Stored dataset items:
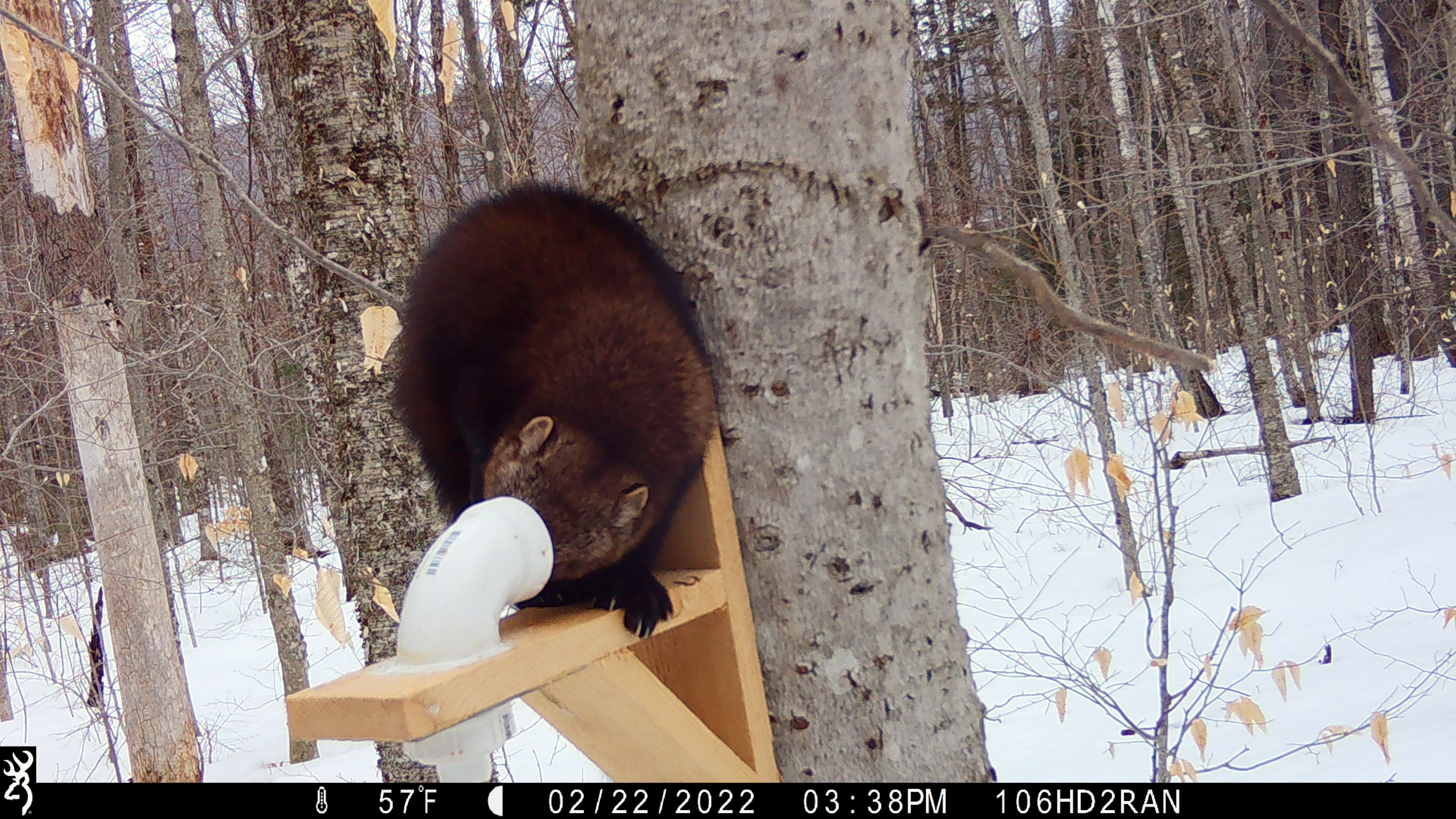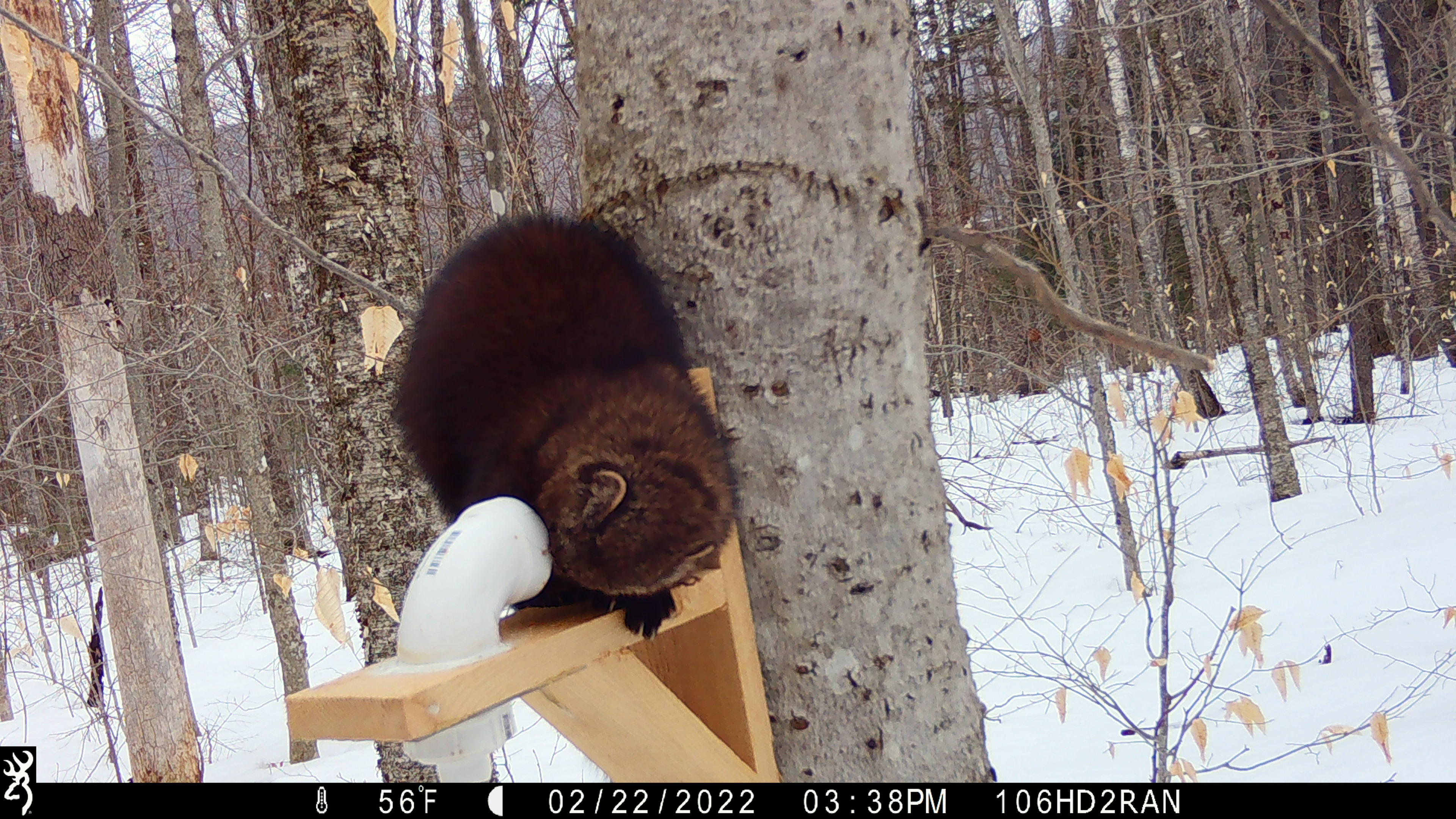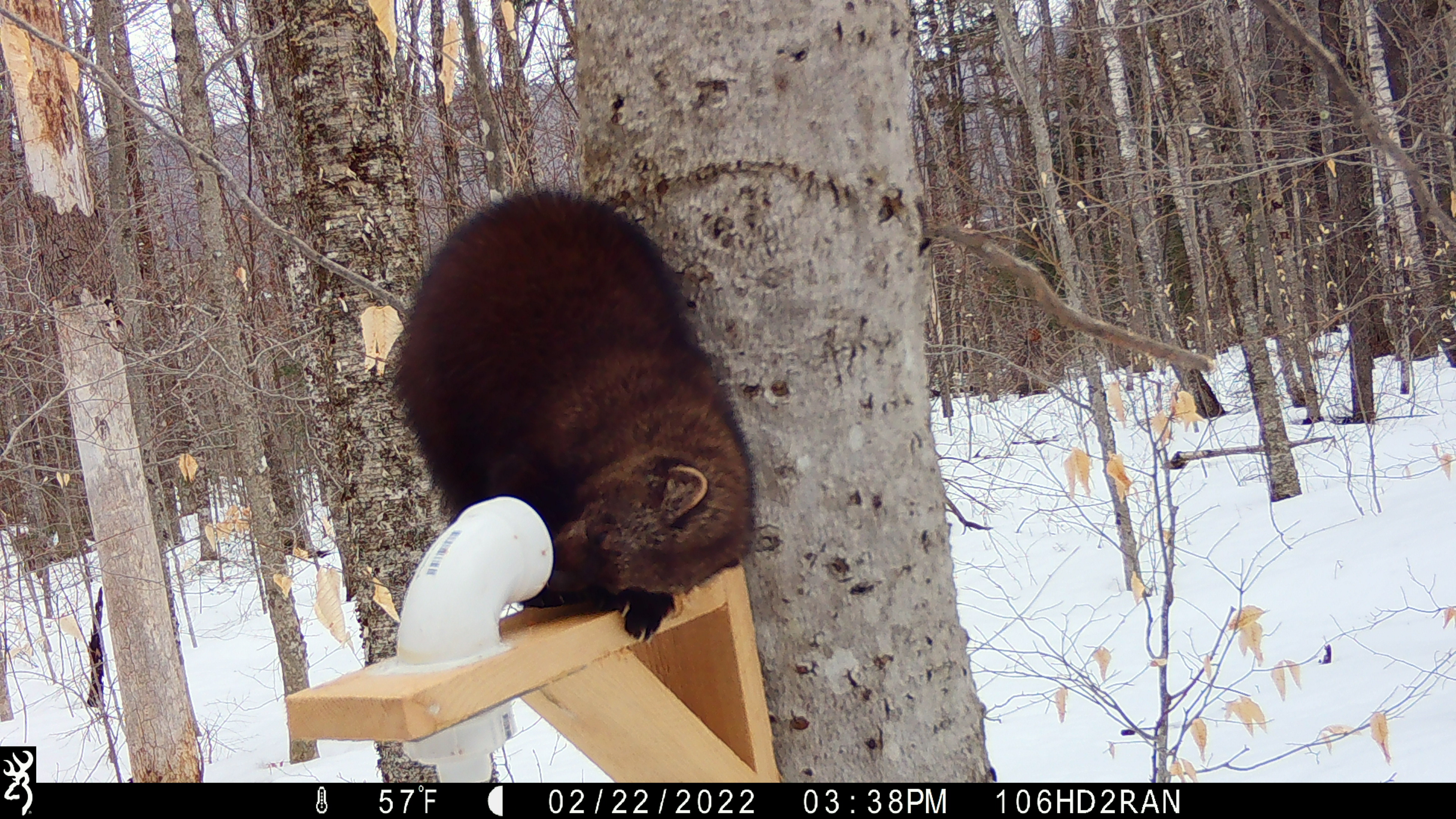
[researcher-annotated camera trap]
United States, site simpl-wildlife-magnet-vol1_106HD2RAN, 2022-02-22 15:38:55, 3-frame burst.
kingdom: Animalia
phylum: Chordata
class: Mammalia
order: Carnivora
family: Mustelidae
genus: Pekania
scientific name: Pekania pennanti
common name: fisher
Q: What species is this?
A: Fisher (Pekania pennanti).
...
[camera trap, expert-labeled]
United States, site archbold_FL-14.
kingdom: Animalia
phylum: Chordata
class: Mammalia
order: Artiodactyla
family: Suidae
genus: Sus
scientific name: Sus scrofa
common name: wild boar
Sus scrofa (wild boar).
--
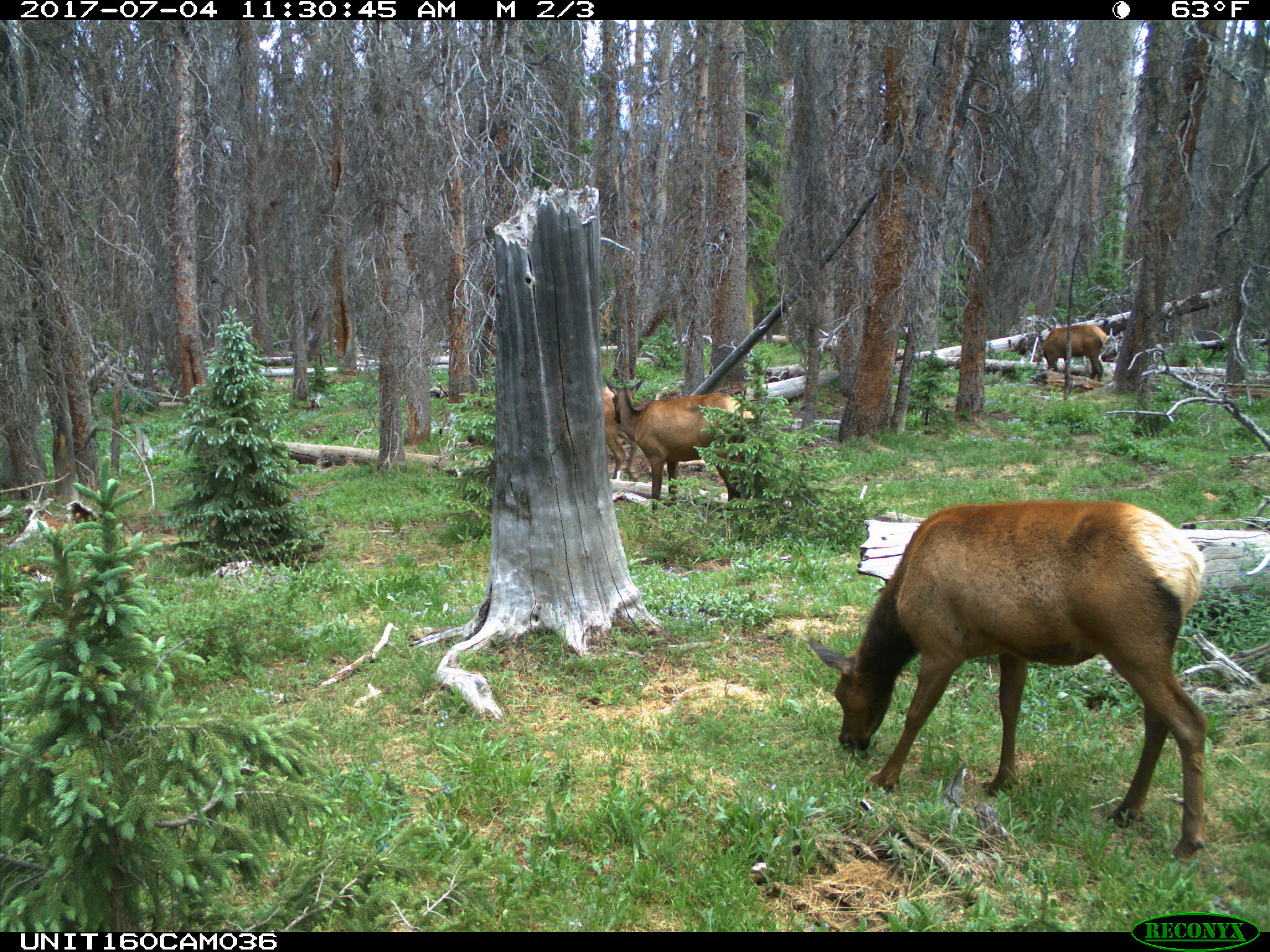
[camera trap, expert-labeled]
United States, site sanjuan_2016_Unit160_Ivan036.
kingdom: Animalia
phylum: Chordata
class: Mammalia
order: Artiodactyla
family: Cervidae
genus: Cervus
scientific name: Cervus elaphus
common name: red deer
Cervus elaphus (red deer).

TASK TO CARRY OUT: When you reach the line containing "[researcher-annotated camera trap]" in the data above, start copying exactly, and stop after the line containing "A: Fisher (Pekania pennanti).".

ANSWER SECTION:
[researcher-annotated camera trap]
United States, site simpl-wildlife-magnet-vol1_106HD2RAN, 2022-02-22 15:38:55, 3-frame burst.
kingdom: Animalia
phylum: Chordata
class: Mammalia
order: Carnivora
family: Mustelidae
genus: Pekania
scientific name: Pekania pennanti
common name: fisher
Q: What species is this?
A: Fisher (Pekania pennanti).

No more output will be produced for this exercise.